PRÉFACE
Pour tous les exilés du monde, le retour au pays natal, sur les lieux de l’enfance, des premiers jeux, de la première école et des premières amours est un besoin viscéral, irrépressible. Même si les années ont passé, même si l’on sait, au fond de soi, que tout a changé, que rien ou presque n’est plus comme avant, ce voyage véritablement initiatique, avant qu’il soit enfin réalisé, investit complètement celui qui s’apprête à l’accomplir. On retrace par avance dans sa tête les itinéraires espérés, les rues que l’on va retrouver et, surtout, le chemin qui mène à la maison natale ou au jardin des premiers ébats enfantins.
Avec la générosité et le grand humanisme qui la caractérisent, Anna Rivière, nostalgique des rives du fleuve Bou Regreg de sa jeunesse, entre Rabat et Salé, au Maroc, fait accomplir ce voyage à son héroïne, Nina, accompagnée de son époux, André.
Nous sommes en novembre 2007. Un temps infini s’est écoulé depuis cette époque d’avant l’indépendance du pays où des centaines de milliers de Juifs vivaient au royaume chérifien, à Rabat et à Salé, à Marrakech, à Casablanca, à Mogador, à Kénitra et ailleurs.
Emportés par le vent impitoyable de l’Histoire, ils ont quitté, le cœur lourd et l’âme meurtrie, les terres où ils vivaient depuis des millénaires, choisissant pour les uns la France, pour d’autres, conquis par l’idéal sioniste, le jeune État d’Israël, pour d’autres, enfin, plus téméraires, la lointaine Amérique et le Canada.
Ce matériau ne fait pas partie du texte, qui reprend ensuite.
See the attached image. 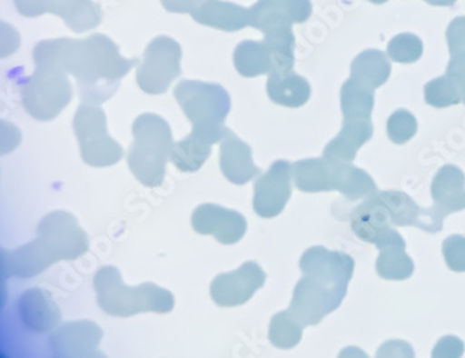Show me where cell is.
I'll return each instance as SVG.
<instances>
[{
    "instance_id": "ba28073f",
    "label": "cell",
    "mask_w": 465,
    "mask_h": 358,
    "mask_svg": "<svg viewBox=\"0 0 465 358\" xmlns=\"http://www.w3.org/2000/svg\"><path fill=\"white\" fill-rule=\"evenodd\" d=\"M221 169L233 185H245L260 173L251 159L250 151L242 145H226L223 151Z\"/></svg>"
},
{
    "instance_id": "52a82bcc",
    "label": "cell",
    "mask_w": 465,
    "mask_h": 358,
    "mask_svg": "<svg viewBox=\"0 0 465 358\" xmlns=\"http://www.w3.org/2000/svg\"><path fill=\"white\" fill-rule=\"evenodd\" d=\"M285 196V181L277 168L258 179L253 188V210L263 218H271L281 210Z\"/></svg>"
},
{
    "instance_id": "6da1fadb",
    "label": "cell",
    "mask_w": 465,
    "mask_h": 358,
    "mask_svg": "<svg viewBox=\"0 0 465 358\" xmlns=\"http://www.w3.org/2000/svg\"><path fill=\"white\" fill-rule=\"evenodd\" d=\"M88 251V234L78 218L68 211H52L37 224L36 238L12 251L7 268L12 277L29 280L54 264L78 260Z\"/></svg>"
},
{
    "instance_id": "5b68a950",
    "label": "cell",
    "mask_w": 465,
    "mask_h": 358,
    "mask_svg": "<svg viewBox=\"0 0 465 358\" xmlns=\"http://www.w3.org/2000/svg\"><path fill=\"white\" fill-rule=\"evenodd\" d=\"M193 230L199 235H208L223 245L240 243L248 230L245 216L218 204H201L191 215Z\"/></svg>"
},
{
    "instance_id": "8992f818",
    "label": "cell",
    "mask_w": 465,
    "mask_h": 358,
    "mask_svg": "<svg viewBox=\"0 0 465 358\" xmlns=\"http://www.w3.org/2000/svg\"><path fill=\"white\" fill-rule=\"evenodd\" d=\"M19 314L22 323L37 334L54 332L61 323V311L54 298L46 291L29 290L19 300Z\"/></svg>"
},
{
    "instance_id": "277c9868",
    "label": "cell",
    "mask_w": 465,
    "mask_h": 358,
    "mask_svg": "<svg viewBox=\"0 0 465 358\" xmlns=\"http://www.w3.org/2000/svg\"><path fill=\"white\" fill-rule=\"evenodd\" d=\"M265 283V273L258 264L246 261L236 270L216 275L210 295L218 307L235 308L246 304Z\"/></svg>"
},
{
    "instance_id": "7a4b0ae2",
    "label": "cell",
    "mask_w": 465,
    "mask_h": 358,
    "mask_svg": "<svg viewBox=\"0 0 465 358\" xmlns=\"http://www.w3.org/2000/svg\"><path fill=\"white\" fill-rule=\"evenodd\" d=\"M94 290L99 308L111 317L168 314L175 308V295L171 291L155 283L126 285L115 265H105L94 273Z\"/></svg>"
},
{
    "instance_id": "3957f363",
    "label": "cell",
    "mask_w": 465,
    "mask_h": 358,
    "mask_svg": "<svg viewBox=\"0 0 465 358\" xmlns=\"http://www.w3.org/2000/svg\"><path fill=\"white\" fill-rule=\"evenodd\" d=\"M102 338V328L91 320L64 323L49 335L52 358H108L99 350Z\"/></svg>"
}]
</instances>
Sous la plume alerte d’Anna Rivière, nous suivons avec émotion le périple de Nina et d’André.
Hélas, le retour sur les bords du fleuve Bou Regreg est bien tel que nos deux héros, sans oser se l’avouer avant de partir, le craignaient : mais où sont passées nos maisons ? Et les synagogues, et les écoles de l’Alliance Israélite et les boucheries juives ? Et le cinéma Le Colysée ? Disparus, désaffectés. Le cimetière de Salé où repose le vénéré Rabbi Raphaël Encaoua, mort en 1935, autrefois somptueux et impressionnant, est délabré, méconnaissable. Quelle déception ! À l’hôtel, les prestations ne sont pas à la hauteur des espérances, des factures indues sont réclamées. Quant aux taxis, ils n’hésitent pas à avoir le compteur lourd. Sans oublier les petits marchands ambulants qui vous forcent la main pour acheter un gâteau ou boire un thé. Dans le beau parc d’autrefois, qui donne son nom au titre du livre, le « Triangle de vue », à côté des remparts et qui offrait alors une perspective imprenable sur la ville européenne, la médina, le mellah et l’océan, des papiers gras et des immondices jonchent le sol.
Mais que reste-t-il donc du passé chaleureux et convivial ? Des bribes, précieuses cependant : l’hospitalité d’Ali et de sa famille qui a bien connu, en son temps, Alia, la mère de Nina, celle d’Akim et de Mehdi et la pâtisserie suisse, Le Délice où les gâteaux au miel et le thé ont conservé, quel bonheur, les saveurs d’antan.
Au moment de quitter le sol ancestral, non sans emporter quelques zelliges qui décoraient autrefois la maison familiale désormais en ruine, Nina et André jettent un dernier regard sur le Bou Regreg. Trop dur. Ce retour aura été trop dur. Ils ne reviendront probablement jamais.
Judicieusement, en alternant harmonieusement l’écriture droite et l’italique, Anna Rivière nous fait passer, tout au long des chapitres de son beau roman, du présent au passé.
Les anciens du Maroc, mais aussi ceux de Tunisie, d’Algérie et d’ailleurs, retrouveront sans aucun doute les sentiments et les réactions qui ont été les leurs dans des circonstances similaires. Ce livre de mémoire est une catharsis nécessaire et salutaire, une grande page d’amour.